Innocent Egbunike's prayer at the 1988 Olympics

An Opportunity for Worship

Therefore I urge you, brothers, in view of God’s mercy, to offer your bodies as living sacrifices, holy and pleasing to God—this is your spiritual act of worship. Romans 12:1

A definition of worship as an activity that we practise on a Sunday morning between 10.30 and 11.30, mainly through singing ‘worship’ songs, is inadequate. Of course, corporate public worship is an important part of our spiritual lives. However, the biblical view of worship is a seven-days-a-week lifestyle activity, rather than requiring but one hour on a Sunday morning. This point is made clearly in Romans 12:1:

We are to worship God and represent Christ all the time in all things. That is, everything in life is to be an act of worship to God. It is a million miles from the religion of ‘keep Sunday holy and do what you like the rest of the week’. The Christian is to please God in everything, by doing it as if for God. That includes sport.

This thought is well encapsulated in the scene from the film Chariots of Fire, when Eric Liddell’s thoughts as he runs are, ‘God made me for a purpose, but he also made me fast and when I run, I feel his pleasure.’ More and more Christians have come to see sport, played with the right attitude, as something that can bring pleasure to God.

Those twenty words from Chariots of Fire are very familiar but how many people know how the quotation continues?
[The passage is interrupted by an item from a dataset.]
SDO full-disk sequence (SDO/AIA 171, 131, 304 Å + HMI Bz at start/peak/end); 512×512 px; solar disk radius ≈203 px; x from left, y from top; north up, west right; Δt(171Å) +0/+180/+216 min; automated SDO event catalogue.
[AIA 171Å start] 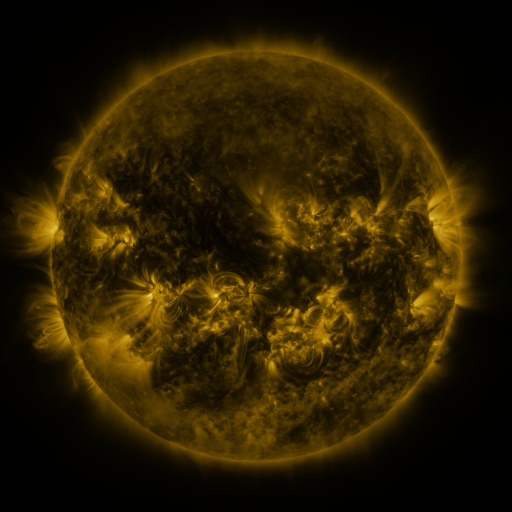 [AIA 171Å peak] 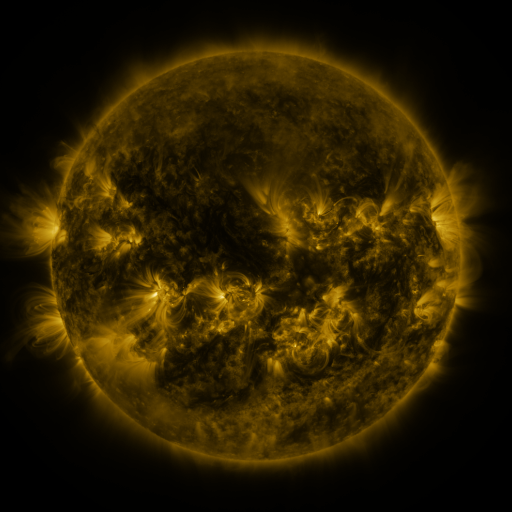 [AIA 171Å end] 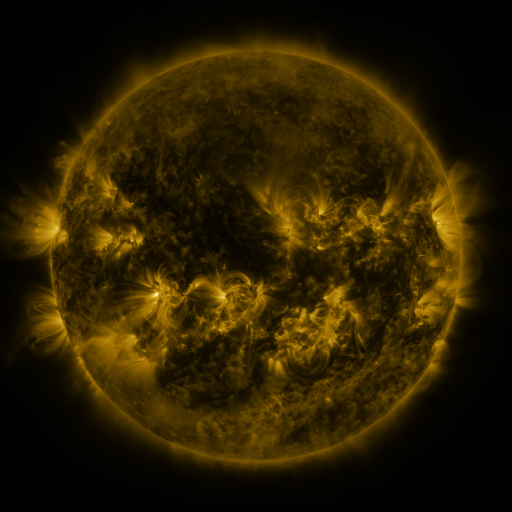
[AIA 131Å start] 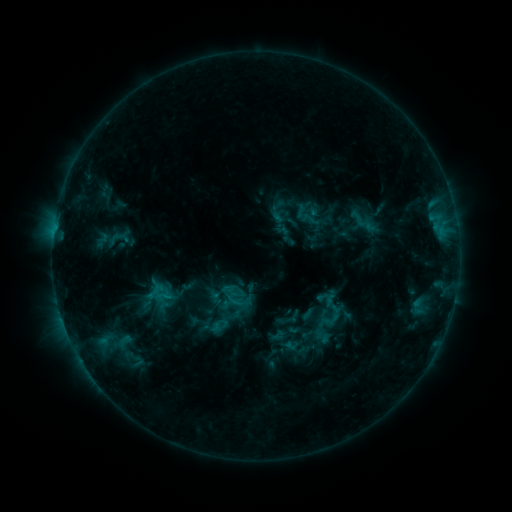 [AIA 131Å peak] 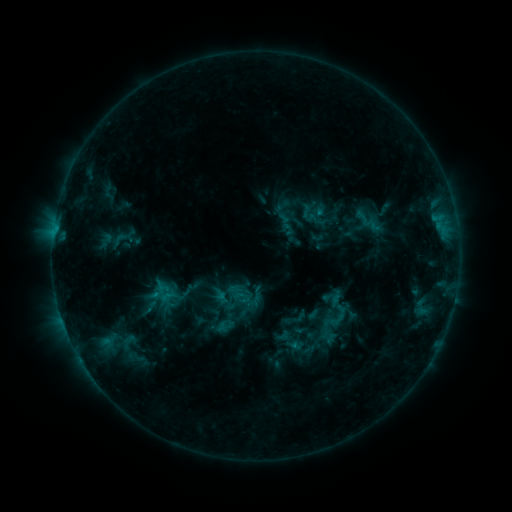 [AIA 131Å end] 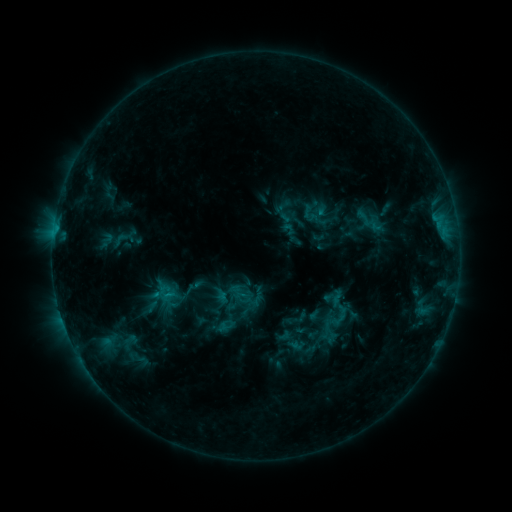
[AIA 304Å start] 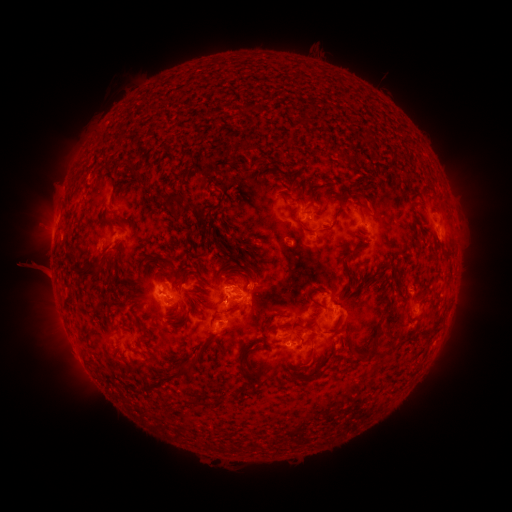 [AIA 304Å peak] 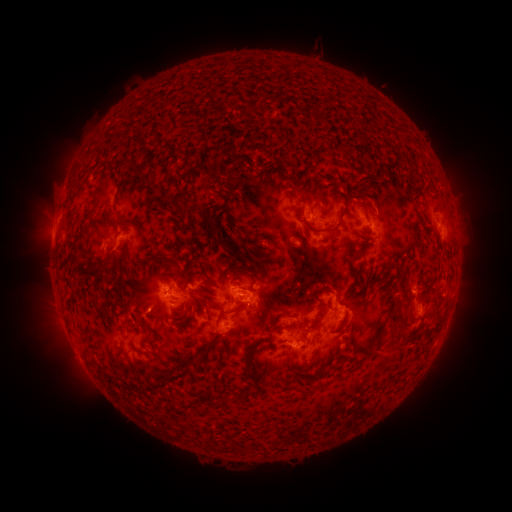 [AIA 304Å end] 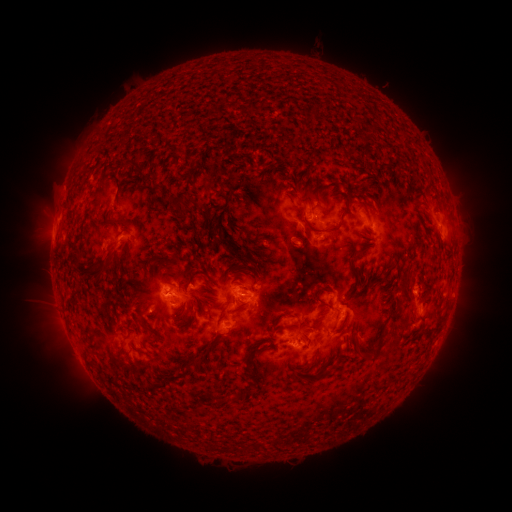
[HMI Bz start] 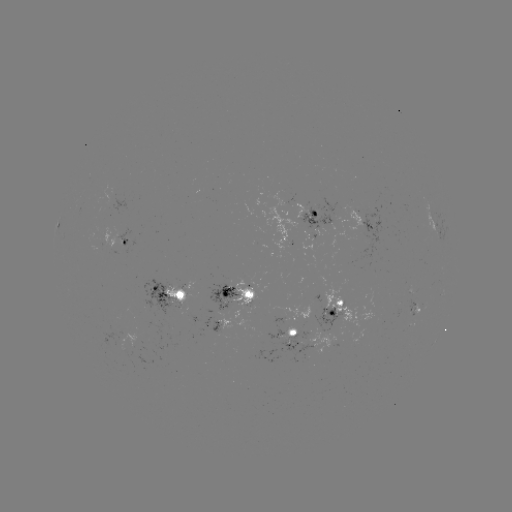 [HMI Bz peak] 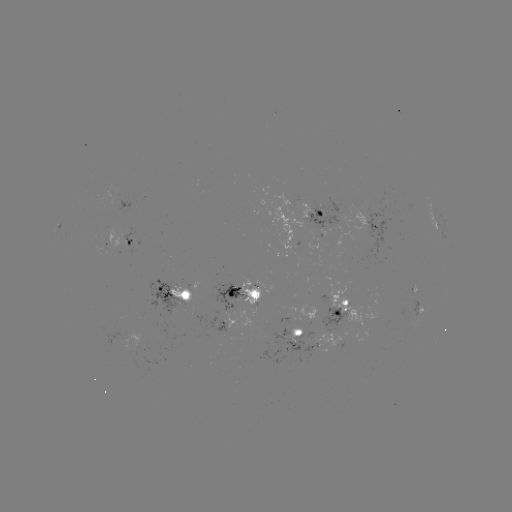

The full quotation is, ‘I believe God made me for a purpose —for China—but when I run I feel his pleasure and to give it up would be to hold him in contempt. To win is to honour him.’ In the second sentence, the idea is that not to use the talent he has been given would be to dishonour God.

This may seem a convenient way of justifying playing sport all day long—as an opportunity to worship God! Of course, there must be moderation and balance in all things.

Again Peter Pollock, former South African cricketer, has a useful insight on this issue: ‘How you handle fame, success and failure and your perspective on life, is what glorifies God, not the trophies and prizes and acclamation’ (‘The myth of success’).

According to the Westminster Confession, we were created to glorify God. Is there any reason why that should not be on the sports field just as much as in a church?